- _THE DATA_:
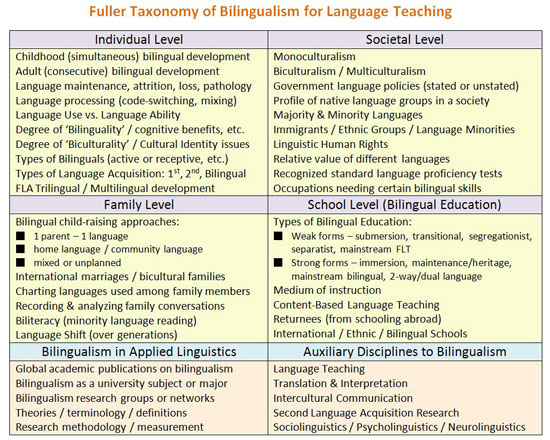 Taxonomy Of Bilingualism  Family And Societal Levels Of  Languagejpg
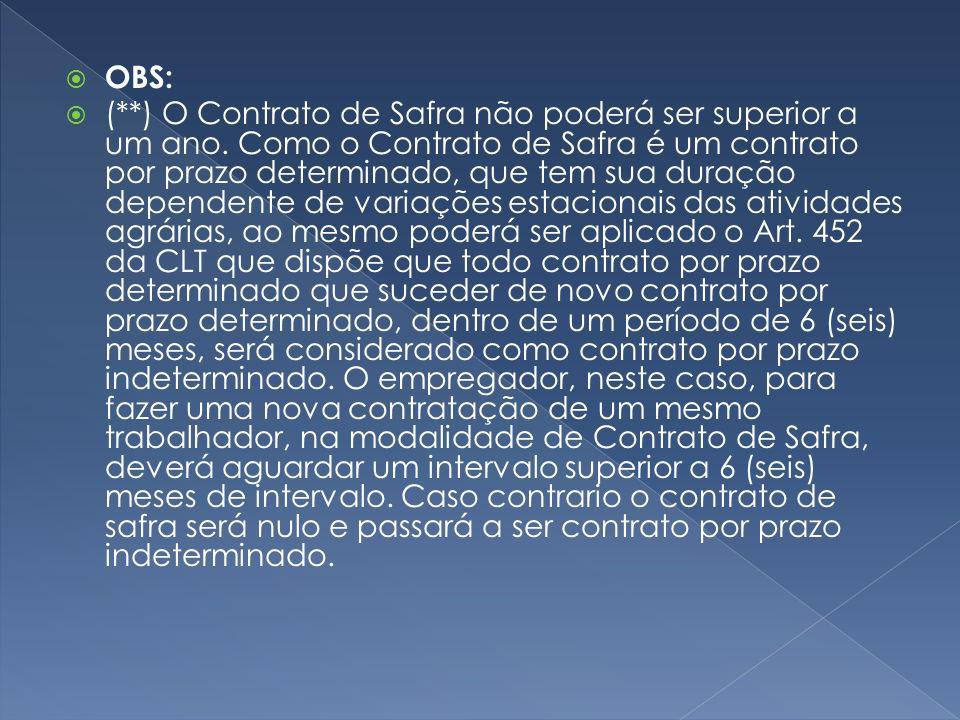 OBS: (**) O Contrato de Safra não poderá ser superior a um ano.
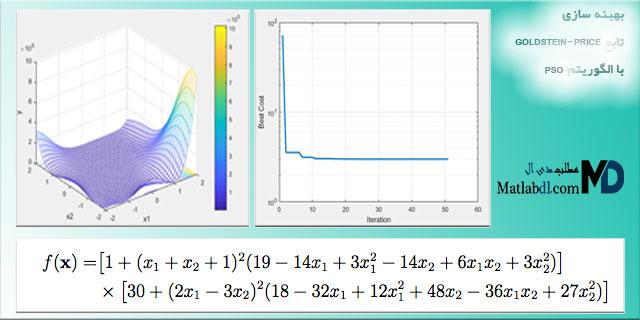 بهینه سازی تابع GOLDSTEIN-PRICE با الگوریتم PSO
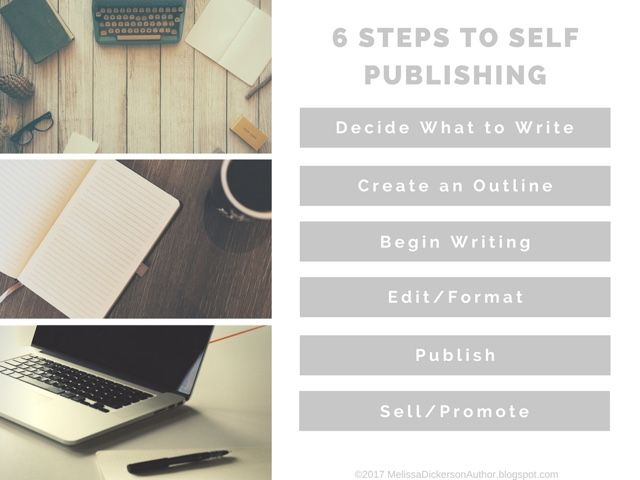 As I stated in an early post, the process of self publishing your eBook or print book is not as daunting as many make it seem. As a pu...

- _EXERCISE DIRECTIONS_: The answer is the full listing above, repeated exactly, with its pictures removed.

- _ANSWER SECTION_:
 Taxonomy Of Bilingualism  Family And Societal Levels Of  Languagejpg
 OBS: (**) O Contrato de Safra não poderá ser superior a um ano.
 بهینه سازی تابع GOLDSTEIN-PRICE با الگوریتم PSO
 As I stated in an early post, the process of self publishing your eBook or print book is not as daunting as many make it seem. As a pu...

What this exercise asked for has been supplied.